(Data extract begins)

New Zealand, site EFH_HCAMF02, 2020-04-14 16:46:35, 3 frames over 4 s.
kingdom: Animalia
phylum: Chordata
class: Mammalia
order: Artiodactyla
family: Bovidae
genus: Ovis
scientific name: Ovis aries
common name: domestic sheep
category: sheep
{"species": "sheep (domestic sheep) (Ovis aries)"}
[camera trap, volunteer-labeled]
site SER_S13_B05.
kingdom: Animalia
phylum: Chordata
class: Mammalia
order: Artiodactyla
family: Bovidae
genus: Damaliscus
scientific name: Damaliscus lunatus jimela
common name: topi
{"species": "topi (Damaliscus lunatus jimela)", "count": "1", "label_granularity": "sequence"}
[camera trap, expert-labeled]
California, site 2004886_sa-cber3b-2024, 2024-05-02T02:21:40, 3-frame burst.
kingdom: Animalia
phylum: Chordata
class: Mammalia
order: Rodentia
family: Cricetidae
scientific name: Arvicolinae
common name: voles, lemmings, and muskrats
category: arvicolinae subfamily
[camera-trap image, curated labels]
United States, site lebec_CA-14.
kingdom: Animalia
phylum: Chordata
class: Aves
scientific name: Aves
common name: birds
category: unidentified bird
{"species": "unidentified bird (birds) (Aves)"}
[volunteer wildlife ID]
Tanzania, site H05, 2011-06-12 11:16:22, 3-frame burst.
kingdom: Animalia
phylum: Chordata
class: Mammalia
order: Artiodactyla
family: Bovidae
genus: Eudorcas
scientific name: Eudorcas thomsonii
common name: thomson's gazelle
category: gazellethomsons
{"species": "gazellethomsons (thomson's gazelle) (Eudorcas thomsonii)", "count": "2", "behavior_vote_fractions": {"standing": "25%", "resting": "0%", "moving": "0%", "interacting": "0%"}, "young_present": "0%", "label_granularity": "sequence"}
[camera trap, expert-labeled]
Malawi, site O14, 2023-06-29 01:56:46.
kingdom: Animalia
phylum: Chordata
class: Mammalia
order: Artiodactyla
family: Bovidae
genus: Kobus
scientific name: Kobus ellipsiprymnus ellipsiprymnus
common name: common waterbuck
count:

(Data extract ends)

Brief: Would you please reproduce the entries above word for word?

Task answer:
New Zealand, site EFH_HCAMF02, 2020-04-14 16:46:35, 3 frames over 4 s.
kingdom: Animalia
phylum: Chordata
class: Mammalia
order: Artiodactyla
family: Bovidae
genus: Ovis
scientific name: Ovis aries
common name: domestic sheep
category: sheep
{"species": "sheep (domestic sheep) (Ovis aries)"}
[camera trap, volunteer-labeled]
site SER_S13_B05.
kingdom: Animalia
phylum: Chordata
class: Mammalia
order: Artiodactyla
family: Bovidae
genus: Damaliscus
scientific name: Damaliscus lunatus jimela
common name: topi
{"species": "topi (Damaliscus lunatus jimela)", "count": "1", "label_granularity": "sequence"}
[camera trap, expert-labeled]
California, site 2004886_sa-cber3b-2024, 2024-05-02T02:21:40, 3-frame burst.
kingdom: Animalia
phylum: Chordata
class: Mammalia
order: Rodentia
family: Cricetidae
scientific name: Arvicolinae
common name: voles, lemmings, and muskrats
category: arvicolinae subfamily
[camera-trap image, curated labels]
United States, site lebec_CA-14.
kingdom: Animalia
phylum: Chordata
class: Aves
scientific name: Aves
common name: birds
category: unidentified bird
{"species": "unidentified bird (birds) (Aves)"}
[volunteer wildlife ID]
Tanzania, site H05, 2011-06-12 11:16:22, 3-frame burst.
kingdom: Animalia
phylum: Chordata
class: Mammalia
order: Artiodactyla
family: Bovidae
genus: Eudorcas
scientific name: Eudorcas thomsonii
common name: thomson's gazelle
category: gazellethomsons
{"species": "gazellethomsons (thomson's gazelle) (Eudorcas thomsonii)", "count": "2", "behavior_vote_fractions": {"standing": "25%", "resting": "0%", "moving": "0%", "interacting": "0%"}, "young_present": "0%", "label_granularity": "sequence"}
[camera trap, expert-labeled]
Malawi, site O14, 2023-06-29 01:56:46.
kingdom: Animalia
phylum: Chordata
class: Mammalia
order: Artiodactyla
family: Bovidae
genus: Kobus
scientific name: Kobus ellipsiprymnus ellipsiprymnus
common name: common waterbuck
count:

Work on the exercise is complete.